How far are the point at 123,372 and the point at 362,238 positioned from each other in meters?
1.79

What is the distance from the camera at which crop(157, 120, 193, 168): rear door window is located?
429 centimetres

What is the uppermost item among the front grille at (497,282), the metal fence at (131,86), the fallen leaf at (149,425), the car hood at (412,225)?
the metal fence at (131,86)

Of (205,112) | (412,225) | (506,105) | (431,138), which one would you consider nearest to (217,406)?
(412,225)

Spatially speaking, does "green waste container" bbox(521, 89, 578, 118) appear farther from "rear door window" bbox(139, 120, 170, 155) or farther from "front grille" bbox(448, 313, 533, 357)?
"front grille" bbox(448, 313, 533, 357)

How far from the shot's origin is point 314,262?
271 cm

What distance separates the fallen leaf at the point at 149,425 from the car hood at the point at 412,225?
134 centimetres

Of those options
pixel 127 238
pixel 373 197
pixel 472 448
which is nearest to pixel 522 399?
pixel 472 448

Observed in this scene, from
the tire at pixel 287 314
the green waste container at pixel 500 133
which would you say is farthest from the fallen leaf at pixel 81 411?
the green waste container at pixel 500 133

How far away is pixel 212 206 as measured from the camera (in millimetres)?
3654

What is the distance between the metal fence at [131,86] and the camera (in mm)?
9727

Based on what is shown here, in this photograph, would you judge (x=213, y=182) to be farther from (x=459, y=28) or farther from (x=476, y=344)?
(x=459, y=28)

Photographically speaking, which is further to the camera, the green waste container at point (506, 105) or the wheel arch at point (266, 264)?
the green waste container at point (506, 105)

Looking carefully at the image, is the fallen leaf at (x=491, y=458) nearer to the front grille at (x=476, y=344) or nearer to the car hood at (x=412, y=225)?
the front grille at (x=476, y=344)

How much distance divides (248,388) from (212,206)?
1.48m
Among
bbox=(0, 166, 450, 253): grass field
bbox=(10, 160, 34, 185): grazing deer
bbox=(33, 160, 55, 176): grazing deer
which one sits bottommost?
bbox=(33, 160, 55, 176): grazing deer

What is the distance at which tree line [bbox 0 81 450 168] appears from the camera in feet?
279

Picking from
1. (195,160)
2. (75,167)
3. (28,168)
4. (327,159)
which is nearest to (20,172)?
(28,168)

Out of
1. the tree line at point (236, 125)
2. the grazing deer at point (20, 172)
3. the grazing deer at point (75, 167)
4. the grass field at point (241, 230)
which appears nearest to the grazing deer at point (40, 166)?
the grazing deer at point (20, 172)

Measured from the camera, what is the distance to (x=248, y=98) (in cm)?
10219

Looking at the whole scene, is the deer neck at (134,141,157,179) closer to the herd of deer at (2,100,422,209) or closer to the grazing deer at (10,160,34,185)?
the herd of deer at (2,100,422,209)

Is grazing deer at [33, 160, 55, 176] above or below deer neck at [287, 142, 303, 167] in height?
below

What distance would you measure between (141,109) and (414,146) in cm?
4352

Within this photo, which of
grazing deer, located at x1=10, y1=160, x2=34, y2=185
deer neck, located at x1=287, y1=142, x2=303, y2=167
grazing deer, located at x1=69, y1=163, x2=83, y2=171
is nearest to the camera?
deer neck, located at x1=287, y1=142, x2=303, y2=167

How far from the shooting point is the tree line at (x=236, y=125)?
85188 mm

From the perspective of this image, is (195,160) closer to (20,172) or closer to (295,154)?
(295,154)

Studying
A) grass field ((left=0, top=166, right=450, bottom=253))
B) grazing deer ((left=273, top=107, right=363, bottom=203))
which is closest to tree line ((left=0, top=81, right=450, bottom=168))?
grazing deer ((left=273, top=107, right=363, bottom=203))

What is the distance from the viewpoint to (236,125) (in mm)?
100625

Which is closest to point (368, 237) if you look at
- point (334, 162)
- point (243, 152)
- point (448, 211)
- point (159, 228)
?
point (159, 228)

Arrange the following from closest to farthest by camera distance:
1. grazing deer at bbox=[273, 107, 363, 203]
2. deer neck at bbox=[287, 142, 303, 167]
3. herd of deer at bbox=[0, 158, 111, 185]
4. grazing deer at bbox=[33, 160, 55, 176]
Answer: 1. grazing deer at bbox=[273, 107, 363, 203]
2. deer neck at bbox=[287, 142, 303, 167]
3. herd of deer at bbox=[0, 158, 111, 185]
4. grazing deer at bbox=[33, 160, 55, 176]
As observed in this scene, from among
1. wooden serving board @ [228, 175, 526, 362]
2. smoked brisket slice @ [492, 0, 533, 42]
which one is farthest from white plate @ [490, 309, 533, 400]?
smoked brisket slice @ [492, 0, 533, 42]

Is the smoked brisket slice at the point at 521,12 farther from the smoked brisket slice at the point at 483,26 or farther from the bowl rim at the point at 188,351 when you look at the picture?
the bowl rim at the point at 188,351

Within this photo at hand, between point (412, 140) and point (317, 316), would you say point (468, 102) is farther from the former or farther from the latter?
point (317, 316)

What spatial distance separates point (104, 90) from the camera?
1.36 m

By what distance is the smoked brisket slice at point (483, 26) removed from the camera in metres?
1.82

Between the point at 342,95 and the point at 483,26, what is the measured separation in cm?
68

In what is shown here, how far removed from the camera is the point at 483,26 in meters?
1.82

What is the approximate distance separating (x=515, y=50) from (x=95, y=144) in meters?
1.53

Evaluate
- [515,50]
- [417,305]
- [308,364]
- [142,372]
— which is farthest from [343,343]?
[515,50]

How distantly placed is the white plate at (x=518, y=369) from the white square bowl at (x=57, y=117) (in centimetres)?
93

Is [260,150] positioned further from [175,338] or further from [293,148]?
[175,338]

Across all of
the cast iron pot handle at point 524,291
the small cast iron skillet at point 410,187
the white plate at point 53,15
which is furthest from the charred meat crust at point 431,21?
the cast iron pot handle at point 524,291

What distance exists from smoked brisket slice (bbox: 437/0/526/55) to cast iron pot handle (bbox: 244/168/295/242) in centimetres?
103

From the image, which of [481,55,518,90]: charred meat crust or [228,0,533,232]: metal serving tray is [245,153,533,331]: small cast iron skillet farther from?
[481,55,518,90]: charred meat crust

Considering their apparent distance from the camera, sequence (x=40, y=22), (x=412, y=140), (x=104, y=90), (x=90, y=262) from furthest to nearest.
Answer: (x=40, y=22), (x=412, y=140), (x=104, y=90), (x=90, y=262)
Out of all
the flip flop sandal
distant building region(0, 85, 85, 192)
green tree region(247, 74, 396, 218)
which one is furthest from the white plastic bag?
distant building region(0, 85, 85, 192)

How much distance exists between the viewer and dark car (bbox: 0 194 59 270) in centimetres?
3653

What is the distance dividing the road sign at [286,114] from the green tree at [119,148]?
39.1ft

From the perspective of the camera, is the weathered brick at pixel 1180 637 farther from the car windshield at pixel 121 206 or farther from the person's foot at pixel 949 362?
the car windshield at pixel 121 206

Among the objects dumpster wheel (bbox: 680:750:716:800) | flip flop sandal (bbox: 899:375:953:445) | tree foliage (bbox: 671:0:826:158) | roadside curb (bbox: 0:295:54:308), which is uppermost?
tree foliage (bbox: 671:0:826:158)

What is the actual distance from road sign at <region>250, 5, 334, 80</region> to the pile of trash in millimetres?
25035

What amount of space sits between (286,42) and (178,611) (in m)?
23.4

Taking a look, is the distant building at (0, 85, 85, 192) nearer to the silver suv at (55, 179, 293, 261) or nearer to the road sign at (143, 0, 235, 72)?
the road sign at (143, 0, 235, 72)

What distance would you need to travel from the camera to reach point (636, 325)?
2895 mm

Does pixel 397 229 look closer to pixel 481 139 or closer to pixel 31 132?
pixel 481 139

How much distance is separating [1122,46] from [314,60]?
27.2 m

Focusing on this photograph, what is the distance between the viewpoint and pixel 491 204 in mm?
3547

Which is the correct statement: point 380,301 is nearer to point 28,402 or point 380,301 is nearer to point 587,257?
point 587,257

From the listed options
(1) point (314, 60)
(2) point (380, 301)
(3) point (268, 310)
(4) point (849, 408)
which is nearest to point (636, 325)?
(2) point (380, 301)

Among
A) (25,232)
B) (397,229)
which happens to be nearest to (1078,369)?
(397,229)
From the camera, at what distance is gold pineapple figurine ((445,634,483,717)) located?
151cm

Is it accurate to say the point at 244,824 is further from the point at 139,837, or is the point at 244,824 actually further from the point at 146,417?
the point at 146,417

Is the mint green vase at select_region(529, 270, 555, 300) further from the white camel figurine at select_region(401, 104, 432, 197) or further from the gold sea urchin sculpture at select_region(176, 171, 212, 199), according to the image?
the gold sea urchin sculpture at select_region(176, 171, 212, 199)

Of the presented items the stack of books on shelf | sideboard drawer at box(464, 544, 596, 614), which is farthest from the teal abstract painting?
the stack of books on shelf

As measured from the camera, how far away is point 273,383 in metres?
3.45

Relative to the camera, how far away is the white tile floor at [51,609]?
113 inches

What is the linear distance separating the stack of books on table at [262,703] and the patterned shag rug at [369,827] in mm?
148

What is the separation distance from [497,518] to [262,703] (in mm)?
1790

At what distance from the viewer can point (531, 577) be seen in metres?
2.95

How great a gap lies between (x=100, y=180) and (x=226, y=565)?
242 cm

◆ TASK GOAL:
Each line from the one containing "Is the mint" to the end of the listing above should be copied exactly, and nothing else.

◆ FULL RESPONSE:
Is the mint green vase at select_region(529, 270, 555, 300) further from the white camel figurine at select_region(401, 104, 432, 197) or further from the gold sea urchin sculpture at select_region(176, 171, 212, 199), according to the image?
the gold sea urchin sculpture at select_region(176, 171, 212, 199)

Of the presented items the stack of books on shelf | sideboard drawer at box(464, 544, 596, 614), which is farthest from the teal abstract painting?
the stack of books on shelf

As measured from the camera, how far away is point 273,383 in metres?
3.45

Relative to the camera, how far away is the white tile floor at [51,609]?
113 inches

What is the linear distance separating the stack of books on table at [262,703] and the patterned shag rug at [369,827] in mm?
148

What is the separation distance from [497,518] to [262,703] (in mm)?
1790

At what distance from the viewer can point (531, 577) be seen in metres?
2.95

How great a gap lies between (x=100, y=180) and (x=226, y=565)?
242 cm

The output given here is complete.